19. The transgenic land plant according to claim 15, wherein the transgenic land plant produces the polyhydroxyalkanoate in the seeds to 2.0 to 20.0% of dry seed weight.

20. The transgenic land plant according to claim 15, wherein the polyhydroxyalkanoate comprises one or more of 3-hydroxybutyrate monomers, 4-hydroxybutyrate monomers, 3- hydroxy valerate monomers, 3-hydroxyhexanoate monomers, 5 -hydroxy valerate monomers, or saturated 3-hydroxyacid monomers with even-numbered carbon chains ranging from C6- C16.

21. The transgenic land plant according to claim 15, wherein the polyhydroxyalkanoate comprises 3-hydroxybutyrate monomers.

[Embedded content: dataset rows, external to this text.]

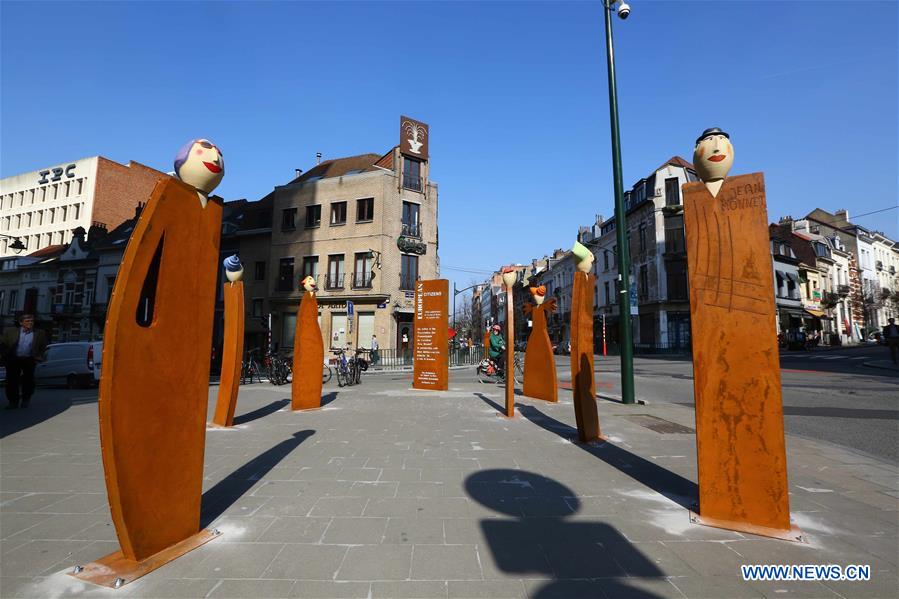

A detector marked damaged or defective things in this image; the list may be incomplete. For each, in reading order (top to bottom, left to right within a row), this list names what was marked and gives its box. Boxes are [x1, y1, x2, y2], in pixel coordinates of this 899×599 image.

rusty metal sculpture [70, 138, 225, 588]
rusty metal sculpture [208, 255, 243, 428]
rusty metal sculpture [292, 278, 324, 412]
rusty metal sculpture [520, 286, 556, 404]
rusty metal sculpture [572, 241, 600, 442]
rusty metal sculpture [684, 129, 800, 540]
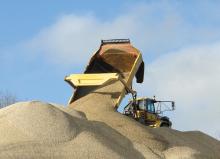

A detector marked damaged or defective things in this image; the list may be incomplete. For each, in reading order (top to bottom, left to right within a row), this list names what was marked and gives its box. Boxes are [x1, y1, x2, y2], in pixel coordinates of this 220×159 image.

rusty dump bed interior [69, 39, 144, 107]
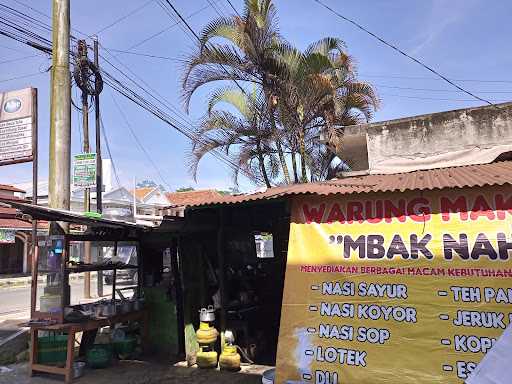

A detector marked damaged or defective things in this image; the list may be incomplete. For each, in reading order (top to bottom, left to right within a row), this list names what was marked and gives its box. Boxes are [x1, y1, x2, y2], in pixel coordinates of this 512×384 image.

rusty metal roof sheet [159, 160, 512, 212]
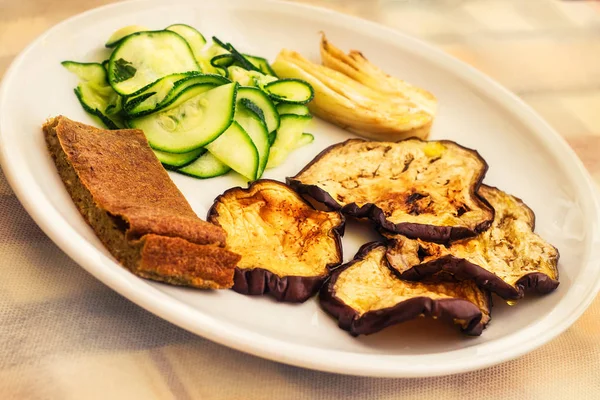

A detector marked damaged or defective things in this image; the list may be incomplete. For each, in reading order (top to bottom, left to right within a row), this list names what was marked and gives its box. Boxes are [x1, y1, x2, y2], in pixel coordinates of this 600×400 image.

charred fennel piece [209, 180, 344, 302]
charred fennel piece [288, 138, 494, 244]
charred fennel piece [318, 242, 492, 336]
charred fennel piece [386, 184, 560, 300]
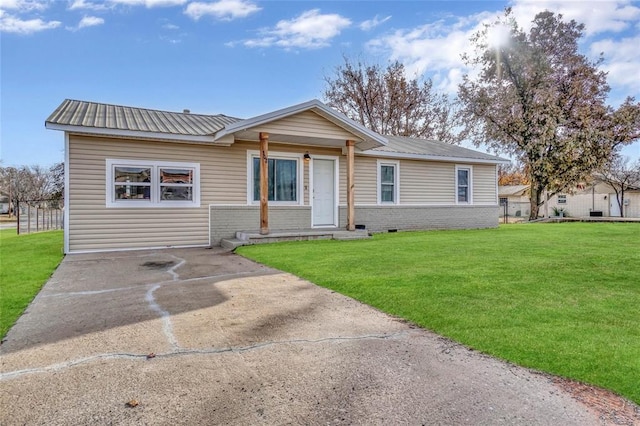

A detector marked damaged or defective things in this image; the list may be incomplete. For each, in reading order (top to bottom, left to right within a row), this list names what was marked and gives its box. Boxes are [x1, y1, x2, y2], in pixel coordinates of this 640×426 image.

crack in concrete [0, 332, 410, 382]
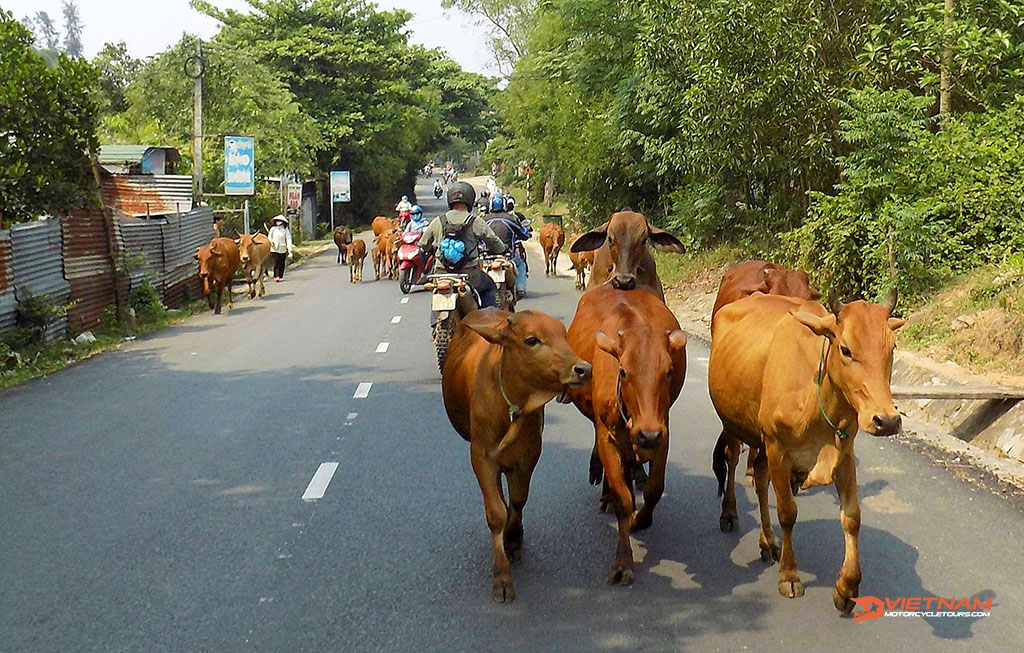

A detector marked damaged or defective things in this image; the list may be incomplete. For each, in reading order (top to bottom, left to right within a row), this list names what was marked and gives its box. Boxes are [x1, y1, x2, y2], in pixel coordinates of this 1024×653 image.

rusty metal sheet [101, 172, 193, 219]
rusty metal sheet [9, 220, 71, 343]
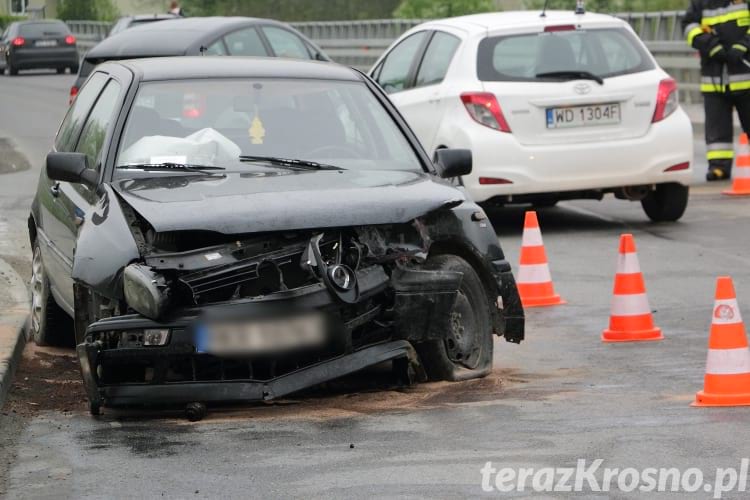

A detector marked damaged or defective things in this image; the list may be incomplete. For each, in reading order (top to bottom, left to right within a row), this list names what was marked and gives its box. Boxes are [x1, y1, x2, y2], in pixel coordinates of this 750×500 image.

black car's crumpled hood [112, 169, 468, 233]
damaged black car [26, 56, 524, 420]
black car's damaged headlight [122, 264, 170, 318]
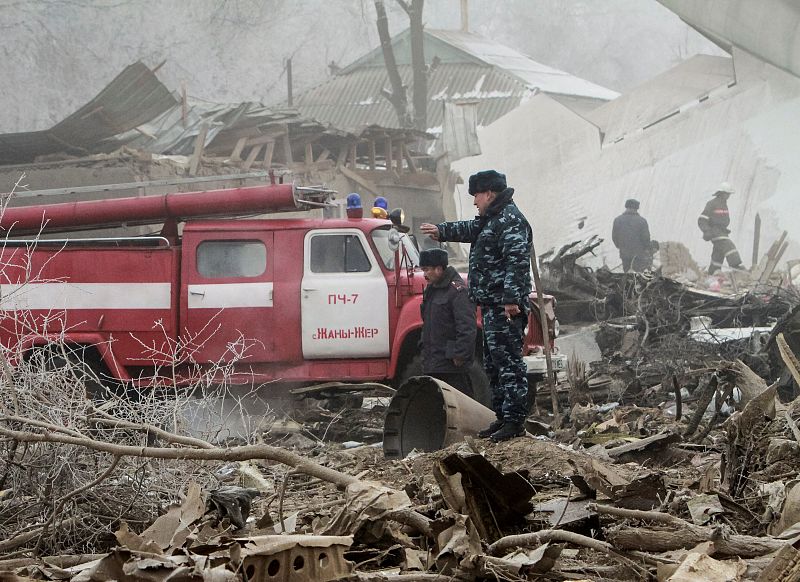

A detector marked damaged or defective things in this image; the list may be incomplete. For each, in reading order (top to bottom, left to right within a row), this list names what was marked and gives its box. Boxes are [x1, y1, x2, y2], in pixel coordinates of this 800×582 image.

damaged roof panel [0, 62, 176, 165]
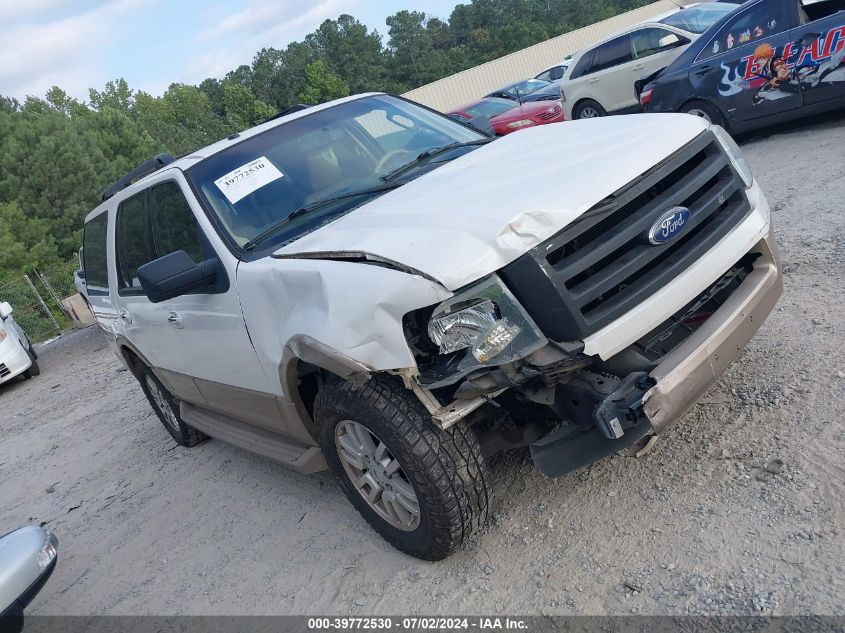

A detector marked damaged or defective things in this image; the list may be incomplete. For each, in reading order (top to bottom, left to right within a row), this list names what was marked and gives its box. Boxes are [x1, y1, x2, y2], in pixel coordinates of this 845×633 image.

crumpled hood [274, 113, 708, 288]
broken headlight [426, 276, 544, 372]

22. The transgenic land plant according to claim 15, wherein the polyhydroxyalkanoate comprises one or more of poly-3 -hydroxybutyrate, poly(3-hydroxybutyrate-co-4- hydroxybutyrate), poly(3 -hydroxybutyrate-co-3 -hydroxy valerate), poly(3 -hydroxybutyrate- co-3-hydroxhexanoate) and poly(3-hydroxybutyrate-co-5-hydroxyvalerate).

23. The transgenic land plant according to claim 15, wherein the polyhydroxyalkanoate comprises poly-3 -hydroxybutyrate.